Nietzsche, commentant la phraséologie socialiste, affirmait que l’ouvrier serait libre dès lors qu’il cesserait de se considérer comme membre d’une classe. C’est la deuxième étape. Après avoir découvert sa force, le laborator renonce à en user pour s’arroger le pouvoir d’asservir à son tour son prochain. Je suis conscient que c’est l’étape la plus difficile à concevoir, car la passer revient à abdiquer le peu de pouvoir que nous avons, à liquider notre rêve d’ascension sociale, à rendre fluide ce qui était visqueux et nous laissait le temps d’apprécier la distance qui nous sépare d’autrui. Pourtant, c’est à ce niveau-là que l’alternative endogène et l’alternative exogène peuvent se rencontrer et s’épauler l’une l’autre, dans la recherche d’un nouveau régime d’association. Nous en sommes loin. Troubadours et trouvères sont parvenus à rendre accros au service d’amour des barons incultes habitués à se servir. Ce qu’ils ont obtenu de leurs maîtres, arriverons-nous à l’obtenir des nôtres ?
Notes :
[1] J’ai dit ailleurs sur ce blog qu’on saute un peu vite par-dessus l’autre sens de tripalium, le « travail » des éleveurs, outil de contention.
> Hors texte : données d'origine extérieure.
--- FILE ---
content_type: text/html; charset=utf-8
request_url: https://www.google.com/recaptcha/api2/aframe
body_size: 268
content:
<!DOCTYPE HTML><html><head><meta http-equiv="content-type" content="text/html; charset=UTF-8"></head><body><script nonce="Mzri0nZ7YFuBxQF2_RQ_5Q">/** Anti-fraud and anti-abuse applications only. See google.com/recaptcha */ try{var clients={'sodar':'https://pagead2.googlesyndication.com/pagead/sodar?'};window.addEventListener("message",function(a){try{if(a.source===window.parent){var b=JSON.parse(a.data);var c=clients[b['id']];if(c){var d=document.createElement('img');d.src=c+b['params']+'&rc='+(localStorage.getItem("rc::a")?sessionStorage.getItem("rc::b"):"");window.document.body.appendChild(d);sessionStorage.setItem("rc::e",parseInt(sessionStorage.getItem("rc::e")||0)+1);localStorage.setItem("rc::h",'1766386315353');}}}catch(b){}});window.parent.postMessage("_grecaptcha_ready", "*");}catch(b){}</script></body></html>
[2] Voir le billet de Cédric Mas.
[3] La palme de l’inventivité revient au député de la Constituante Le Guen de Kerengal, qui se dit « paysan breton » alors qu’il est négociant en toiles, lequel évoque, avec les trémolos d’indignation idoines qu’on imagine, « ce
bizarre droit établi dans quelques-unes de nos provinces, par lequel
les vassaux sont obligés de battre l’eau des marais quand la dame du
lieu est en couches, pour la délivrer du bruit importun des grenouilles […] ». Et l’imposteur de lancer un défi d’ivrogne à l’assemblée : « Qu’on
nous apporte ces titres qui obligent les hommes à passer des nuits
entières à battre les étangs pour empêcher les grenouilles de troubler
le sommeil de leurs voluptueux seigneurs ». Voir Patrick Kessel, La nuit du 4 août 1789,
Paris, Arthaud, 1969, pp. 142-143. Cette fable des grenouilles devait
faire florès dans les manuels d’histoire de la République.